Segment Start: Document passage

That's called truth in advertising!  

1) The title is crappie fishing tips.
2) It was started by a crappie fisherman.
3) Who manufactures his own crappie lures.
4) That he uses from a crappie fishing boat.
5) Crappie questions got asked.
6) Which got crappie answers.
7) From other crappie fisherman.
8) About crappie fishing holes.
9) And crappie bait
10) And crappie lures.
11) Which we all know was an attempt at crappie humor.
12) Which resulted in crappie grins.
13) And the fact that we got to use crappie in a public forum
14) Without raising the ire of the crappie moderators.
15) Has made this an enjoyable and informative crappie post

                                               

16) All we need now is someone to post a few crappie recipes!


----------



## TomFL

Crappie recipe: 

Filet crappie (watch this crappie video for a how-to: http://www.youtube.com/watch?v=ykY6aVDm6Ck Or this one but I'm not sure it'll work on crappie yet: http://www.youtube.com/watch?v=pjTlFwQb7D0 )

Then you can get yourself some crappie oil in a crappie frying pan, bread the crappie fillets with Zataran's fish fry from Publix) and place them in the hot oil. 

Then you have a crappie meal. Or is it a meal of crappie?

Either way, you can't beat a crappie dinner. 

In all seriousness, one morning I went crappie fishing, kept the catch on ice and went snapper fishing in the afternoon.

Segment End: Document passage

* **Problems to work on**:
**a)** Rewrite the crappie fishing thread from "Then you can" up to and including "a crappie dinner.", putting "skillet" in place of "frying pan".
**b)** Recast the paragraph of the crappie fishing thread that begins "Then you can get yourself some crappie oil" as a short list of steps.
The lines after this are unrelated to the crappie fishing thread.

Segment Start: Extracted records

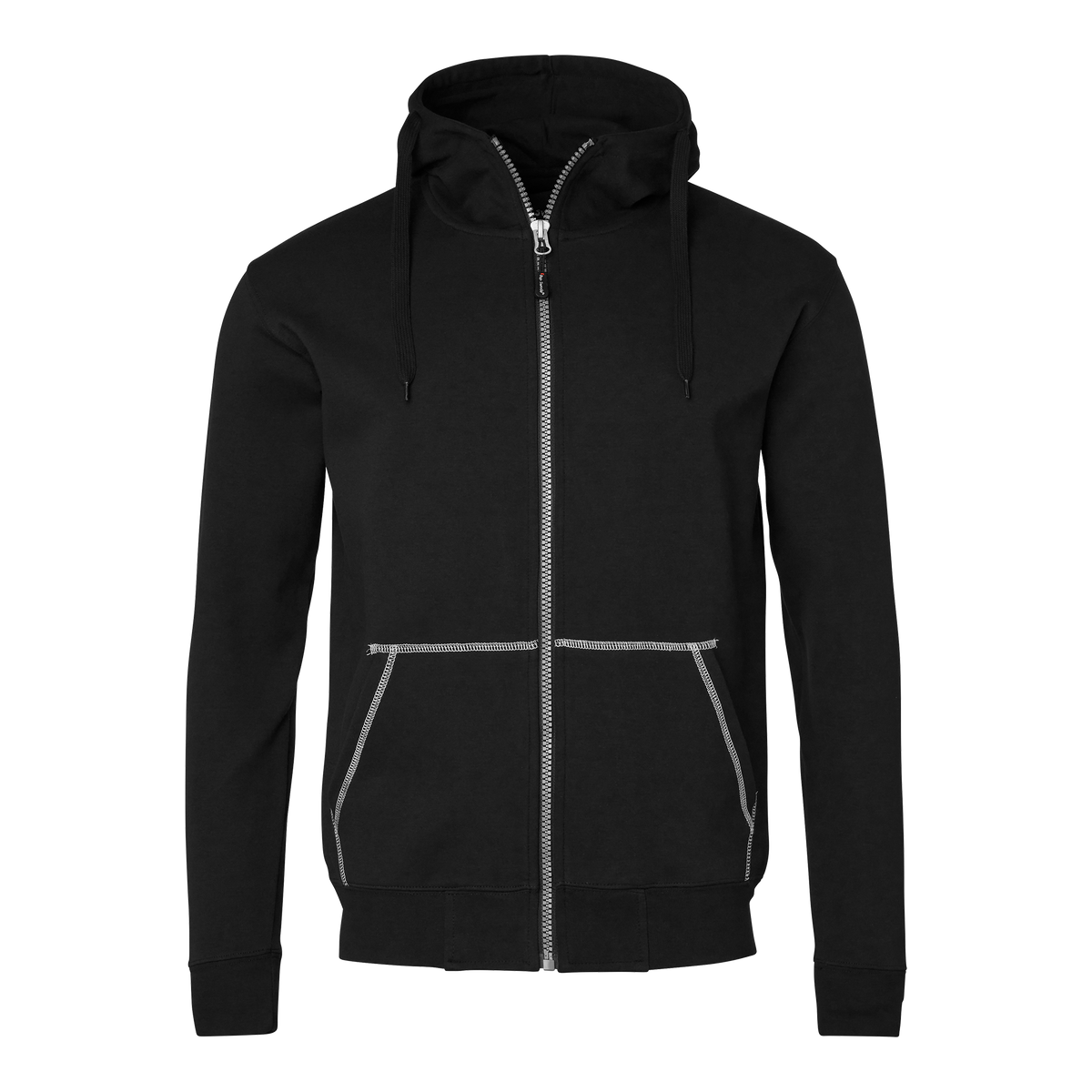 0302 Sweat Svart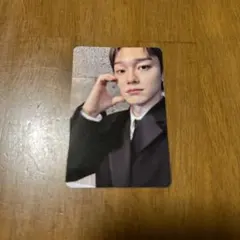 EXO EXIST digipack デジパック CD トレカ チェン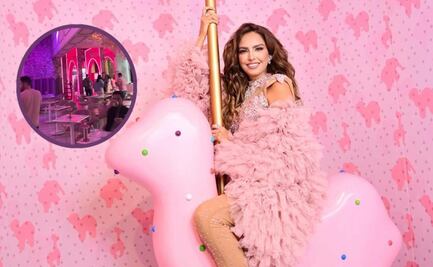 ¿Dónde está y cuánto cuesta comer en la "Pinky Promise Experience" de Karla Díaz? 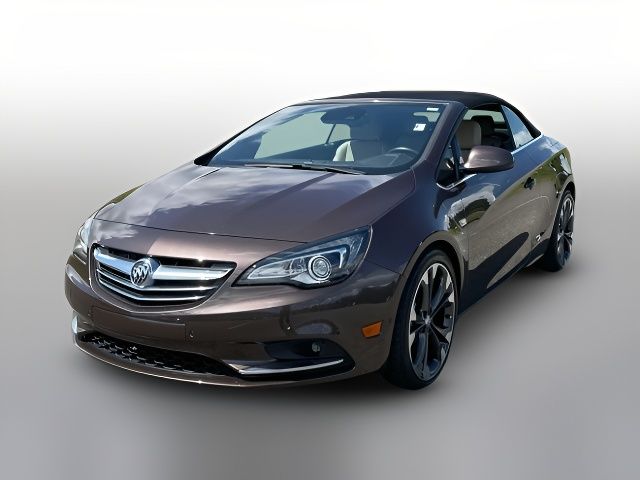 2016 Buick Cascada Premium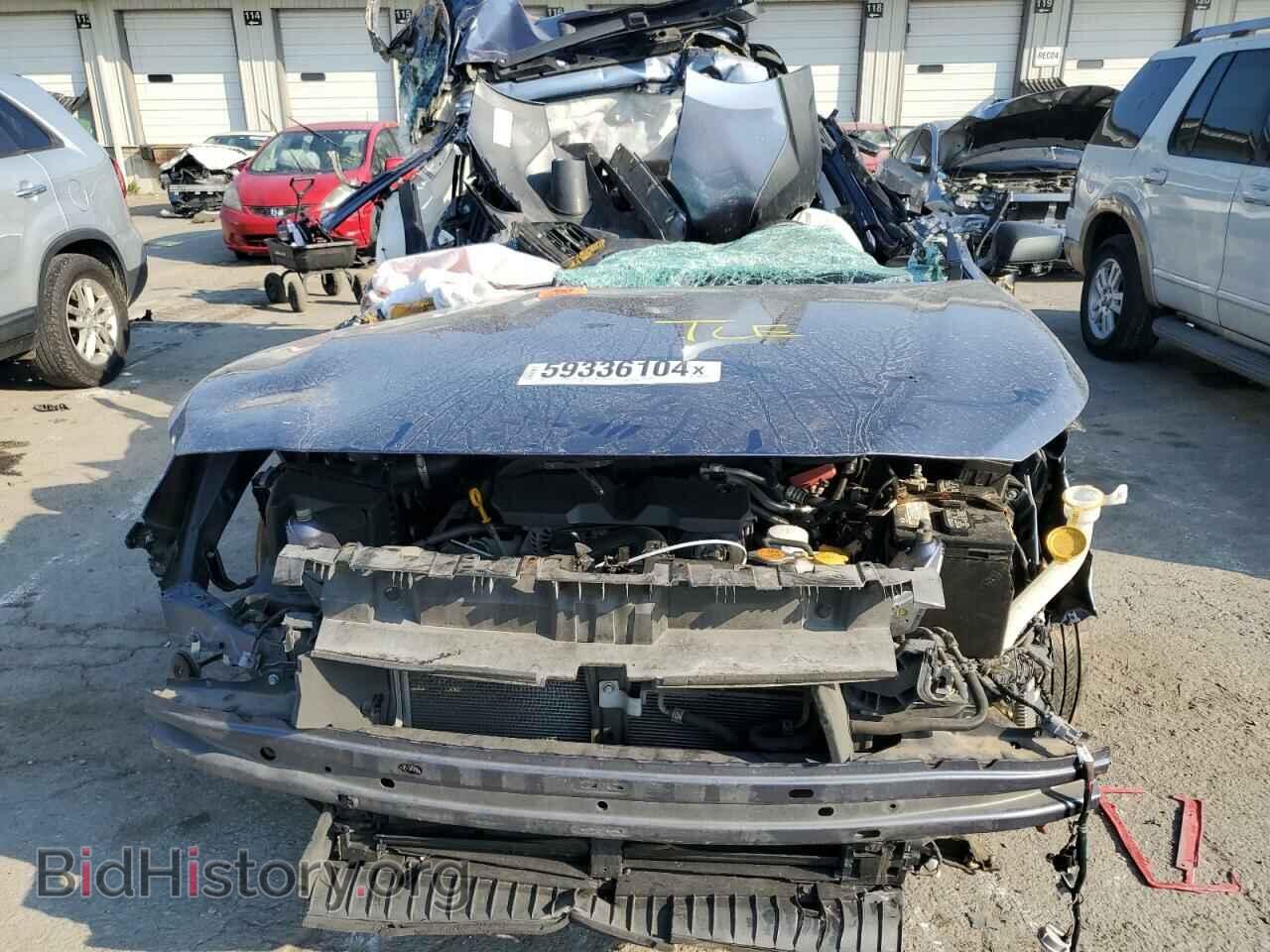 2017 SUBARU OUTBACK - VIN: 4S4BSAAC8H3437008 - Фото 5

Segment End: Extracted records

* **Answers to the problems**:
**a)**
Then you can get yourself some crappie oil in a crappie skillet, bread the crappie fillets with Zataran's fish fry from Publix) and place them in the hot oil. 

Then you have a crappie meal. Or is it a meal of crappie?

Either way, you can't beat a crappie dinner.

**b)**
- Put crappie oil in a crappie frying pan.
- Bread the crappie fillets with Zataran's fish fry from Publix.
- Place the fillets in the hot oil.